Every information retrieval (IR) model embeds in its scoring function a form of term frequency (TF) quantification. The contribution of the term frequency is determined by the properties of the function of the chosen TF quantification, and by its TF normalization. The first defines how independent the occurrences of multiple terms are, while the second acts on mitigating the a priori probability of having a high term frequency in a document (estimation usually based on the document length). New test collections, coming from different domains (e.g. medical, legal), give evidence that not only document length, but in addition, verboseness of documents should be explicitly considered. Therefore we propose and investigate a systematic combination of document verboseness and length. To theoretically justify the combination, we show the duality between document verboseness and length. In addition, we investigate the duality between verboseness and other components of IR models. We test these new TF normalizations on four suitable test collections. We do this on a well defined spectrum of TF quantifications. Finally, based on the theoretical and experimental observations, we show how the two components of this new normalization, document verboseness and length, interact with each other. Our experiments demonstrate that the new models never underperform existing models, while sometimes introducing statistically significantly better results, at no additional computational cost.

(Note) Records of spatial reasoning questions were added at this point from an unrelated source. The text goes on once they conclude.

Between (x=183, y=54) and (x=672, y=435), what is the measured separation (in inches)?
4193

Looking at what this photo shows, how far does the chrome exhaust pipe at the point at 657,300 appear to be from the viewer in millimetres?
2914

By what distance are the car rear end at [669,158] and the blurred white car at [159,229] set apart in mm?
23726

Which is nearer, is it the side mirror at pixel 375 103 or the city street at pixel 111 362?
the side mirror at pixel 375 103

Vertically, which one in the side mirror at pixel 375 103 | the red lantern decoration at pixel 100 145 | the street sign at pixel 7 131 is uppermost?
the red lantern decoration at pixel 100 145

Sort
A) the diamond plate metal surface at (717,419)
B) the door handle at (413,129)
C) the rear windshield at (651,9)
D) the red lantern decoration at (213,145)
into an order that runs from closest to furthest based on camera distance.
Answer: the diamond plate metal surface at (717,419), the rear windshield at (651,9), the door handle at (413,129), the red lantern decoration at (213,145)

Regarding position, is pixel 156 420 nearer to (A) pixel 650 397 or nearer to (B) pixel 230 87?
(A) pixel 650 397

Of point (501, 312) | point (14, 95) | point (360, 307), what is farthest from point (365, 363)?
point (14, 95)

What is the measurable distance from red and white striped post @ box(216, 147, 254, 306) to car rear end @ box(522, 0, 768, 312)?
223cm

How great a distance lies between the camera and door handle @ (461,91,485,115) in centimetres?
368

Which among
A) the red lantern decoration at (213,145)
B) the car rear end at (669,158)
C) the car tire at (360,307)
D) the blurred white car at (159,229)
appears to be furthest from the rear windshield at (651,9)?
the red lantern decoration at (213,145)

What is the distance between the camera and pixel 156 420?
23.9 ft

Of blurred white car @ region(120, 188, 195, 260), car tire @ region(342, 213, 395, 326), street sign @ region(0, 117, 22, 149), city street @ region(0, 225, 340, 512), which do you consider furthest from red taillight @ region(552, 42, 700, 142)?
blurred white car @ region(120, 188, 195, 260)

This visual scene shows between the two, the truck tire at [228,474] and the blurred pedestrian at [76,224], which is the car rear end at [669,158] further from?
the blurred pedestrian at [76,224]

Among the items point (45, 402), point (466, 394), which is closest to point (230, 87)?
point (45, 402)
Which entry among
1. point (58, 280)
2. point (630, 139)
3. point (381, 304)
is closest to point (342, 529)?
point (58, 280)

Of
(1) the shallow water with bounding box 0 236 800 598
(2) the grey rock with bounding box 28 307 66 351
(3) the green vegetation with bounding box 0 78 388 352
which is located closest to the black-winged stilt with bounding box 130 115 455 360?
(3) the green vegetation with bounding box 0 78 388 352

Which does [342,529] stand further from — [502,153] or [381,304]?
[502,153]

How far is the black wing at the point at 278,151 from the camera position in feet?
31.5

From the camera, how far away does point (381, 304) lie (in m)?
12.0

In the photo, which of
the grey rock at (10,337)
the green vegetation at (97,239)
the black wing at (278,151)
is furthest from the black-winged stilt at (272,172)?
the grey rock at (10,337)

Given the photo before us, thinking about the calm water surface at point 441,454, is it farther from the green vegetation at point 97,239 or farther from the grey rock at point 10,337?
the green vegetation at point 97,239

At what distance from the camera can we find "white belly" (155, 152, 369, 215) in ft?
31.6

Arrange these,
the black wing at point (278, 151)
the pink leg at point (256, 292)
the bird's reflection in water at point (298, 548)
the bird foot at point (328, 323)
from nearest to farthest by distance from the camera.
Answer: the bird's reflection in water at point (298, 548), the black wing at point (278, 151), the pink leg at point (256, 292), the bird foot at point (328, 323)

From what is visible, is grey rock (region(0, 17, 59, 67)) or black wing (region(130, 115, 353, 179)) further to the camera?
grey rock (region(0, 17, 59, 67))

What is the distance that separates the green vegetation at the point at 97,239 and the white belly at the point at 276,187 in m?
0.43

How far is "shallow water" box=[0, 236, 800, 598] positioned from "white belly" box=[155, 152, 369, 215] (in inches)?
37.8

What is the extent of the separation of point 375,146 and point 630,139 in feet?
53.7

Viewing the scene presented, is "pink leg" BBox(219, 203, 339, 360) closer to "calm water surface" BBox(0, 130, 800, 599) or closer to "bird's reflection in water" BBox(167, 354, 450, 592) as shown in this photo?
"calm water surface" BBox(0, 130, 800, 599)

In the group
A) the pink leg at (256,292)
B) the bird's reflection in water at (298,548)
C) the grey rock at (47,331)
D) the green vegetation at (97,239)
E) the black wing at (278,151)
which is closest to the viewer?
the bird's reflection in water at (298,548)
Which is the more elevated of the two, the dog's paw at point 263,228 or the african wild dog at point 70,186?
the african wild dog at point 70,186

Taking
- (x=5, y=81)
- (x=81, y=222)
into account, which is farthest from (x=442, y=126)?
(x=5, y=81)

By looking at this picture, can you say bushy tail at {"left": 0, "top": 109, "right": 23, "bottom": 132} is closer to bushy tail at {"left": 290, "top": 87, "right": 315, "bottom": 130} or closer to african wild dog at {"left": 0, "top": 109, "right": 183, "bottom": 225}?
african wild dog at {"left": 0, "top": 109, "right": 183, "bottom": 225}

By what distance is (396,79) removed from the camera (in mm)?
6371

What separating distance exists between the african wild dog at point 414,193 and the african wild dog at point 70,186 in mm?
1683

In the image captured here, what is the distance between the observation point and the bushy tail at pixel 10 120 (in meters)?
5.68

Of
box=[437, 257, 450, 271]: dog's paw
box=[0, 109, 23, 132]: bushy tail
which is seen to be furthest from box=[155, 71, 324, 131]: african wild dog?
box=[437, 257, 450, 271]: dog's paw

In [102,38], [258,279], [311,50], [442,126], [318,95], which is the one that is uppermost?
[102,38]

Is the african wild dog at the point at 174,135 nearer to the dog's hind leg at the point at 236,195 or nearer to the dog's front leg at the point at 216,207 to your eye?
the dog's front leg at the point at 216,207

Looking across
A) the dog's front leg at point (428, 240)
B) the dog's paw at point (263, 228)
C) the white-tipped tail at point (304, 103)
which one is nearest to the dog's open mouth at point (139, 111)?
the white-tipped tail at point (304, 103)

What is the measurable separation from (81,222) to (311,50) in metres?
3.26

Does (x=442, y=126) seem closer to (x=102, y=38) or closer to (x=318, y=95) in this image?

Spatio-temporal topsoil organic carbon mapping of a semi-arid Mediterranean region: The role of land use, soil texture, topographic indices and the influence of remote sensing data to modelling

Journal article
Calogero Schillaci, Marco Acutis, Luigi Lombardo, Aldo Lipani, Maria Fantappiè, Michael Märker, Sergio Saia
Science of The Total Environment, Volumes 601–602, Pages 821-832
Publication year: 2017

SOC is the most important indicator of soil fertility and monitoring its space-time changes is a prerequisite to establish strategies to reduce soil loss and preserve its quality. Here we modelled the topsoil (0–0.3 m) SOC concentration of the cultivated area of Sicily in 1993 and 2008. Sicily is an extremely variable region with a high number of ecosystems, soils, and microclimates. We studied the role of time and land use in the modelling of SOC, and assessed the role of remote sensing (RS) covariates in the boosted regression trees modelling. The models obtained showed a high pseudo-R2 (0.63–0.69) and low uncertainty (s.d. < 0.76 g C kg− 1 with RS, and < 1.25 g C kg− 1 without RS). These outputs allowed depicting a time variation of SOC at 1 arcsec. SOC estimation strongly depended on the soil texture, land use, rainfall and topographic indices related to erosion and deposition. RS indices captured one fifth of the total variance explained, slightly changed the ranking of variance explained by the non-RS predictors, and reduced the variability of the model replicates. During the study period, SOC decreased in the areas with relatively high initial SOC, and increased in the area with high temperature and low rainfall, dominated by arables. This was likely due to the compulsory application of some Good Agricultural and Environmental practices. These results confirm that the importance of texture and land use in short-term SOC variation is comparable to climate. The present results call for agronomic and policy intervention at the district level to maintain fertility and yield potential. In addition, the present results suggest that the application of RS covariates enhanced the modelling performance.